Bruce Dern y Will Forte en Nebraska
Nebraska no tiene nada que ver con el álbum de Bruce Springsteen (de hecho, el tema homónimo glosaba la historia criminal de Kit y Holly, filmada por Terrence Malick en Malas tierras), pero su trazado emocional sí es análogo al de Una historia verdadera. La obra maestra de David Lynch bien podría ser algo más que una inspiración resonante en la película. El resultado, sin embargo, no es tan profundo ni conmovedor, quizá porque los retratos de Payne de la particular (y cómica) tipología del poblador del Medio Oeste rayan en ocasiones lo caricaturesco, con una tendencia al humor fácil que siempre ha estado pegada a la piel de su cine. Aún y con todo, la melancolía que impulsa esa búsqueda del pasado, con la deliciosa participación de Junn Squibb en el papel de la madre (verdadera portada de la memoria histórica familiar), y la emotiva relación filial que en ella se origina, no se ve en modo alguno neutralizada. El sentido pictoricista con que Payne filma los paisajes hopperianos juegan un papel esencial en todo ello. Su cualidad de fin del mundo (de una América que envejece y se muere) genera un verdadero estado del alma, el de unos paisajes vacíos, agrestes y polvorientos que funcionan como apéndices anímicos del interior del drama y los personajes. Imposible no pensar en el mejor Bogdanovich, el de La última película y Luna de papel.

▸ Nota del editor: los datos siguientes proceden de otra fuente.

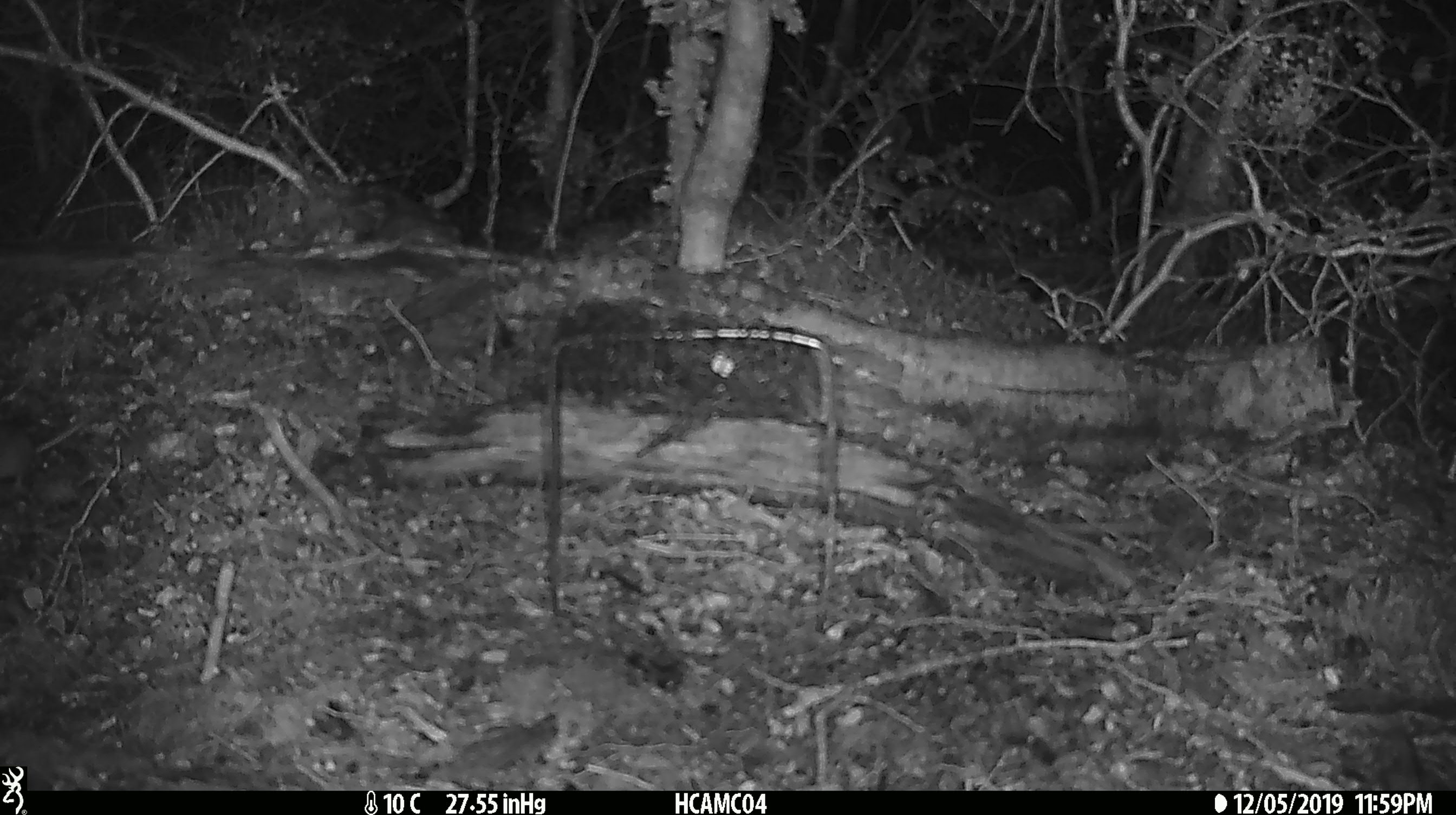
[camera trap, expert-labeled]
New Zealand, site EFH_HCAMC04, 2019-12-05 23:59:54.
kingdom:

Payne es un poeta del Medio Oeste americano dotado de una cualidad especial para profundizar, siempre desde la aparente ligereza cómica, en las razones profundas de sus personajes, que casi nunca se explicitan en los diálogos, sino en el flujo de las relaciones que establecen entre ellos. Estila una comprensión humanista, proyecta un afecto y sensibilidad hacia sus criaturas infrecuente en el cine, que con Nebraska parece conquistar una cima hasta ahora no escalada en su filmografía. Ha ido afinando el trazo de sus pinceladas y la inteligencia de su mirada. Al final de un agridulce viaje de 800 kilómetros, de un pueblo de Montana a otro de Nebraska (el ‘macguffin' es cobrar un falso premio de un millón de dólares), tras el reencuentro con viejos amigos y la visita a una casa abandonada, el pretérito de la familia Grant, y sobre todo los secretos un padre afectado de incipiente demencia senil, se revelan para ser exhumados frente a nosotros con una densidad que parece improbable de alcanzar con tan pocos elementos, con tan poca información, más con silencios que con palabras. La ovación fue justificada.
Robert Redford en All Is Lost, de J. C. Chandor
Semejante dispositivo bien podría ser la prueba de fuego de cualquier cineasta. Encerrarse a lo largo de dos horas en un espacio cerrado (primero un velero y luego un bote de supervivencia), espiando con detalle la desesperación y los gestos de un solo personaje y persiguiendo el ritmo necesario para que, como el náufrago, no abandonemos la esperanza ante el milagro, representa un verdadero tour de force. Los resultados pueden ser catastróficos. No es el caso de All is Lost, que al final cumple satisfactoriamente con sus ambiciones, evitando además la épica triunfal y sentimentalista (o espiritual, como Ang Lee en La vida de Pi). La metáfora que envuelve un relato tan sencillo, pero tan difícil de representar en la pantalla sin caer en el aburrimiento o el espectáculo de saldo, no cesa de apelar al naufragio financiero. Las pistas son escasas pero significativas. Ante la inminencia de su final, el hombre escribe que todo está perdido y pide perdón por ello. Su velero ha colisionado con un container a la deriva cargado de zapatillas supuestamente fabricadas en Asia (es el océano Índico), todos los recursos de una semi-lujosa embarcación perfectamente equipada para hacer frente a las embestidas van desplomándose a su alrededor, relevándose inútiles, tragados por el mar. Quedan finalmente solos, enfrentados a cara descubierta, el hombre y el océano. La condición humana reducida a la nada material, completamente incomunicada, donde solo cuentan el valor del ingenio, el estoicismo y el coraje.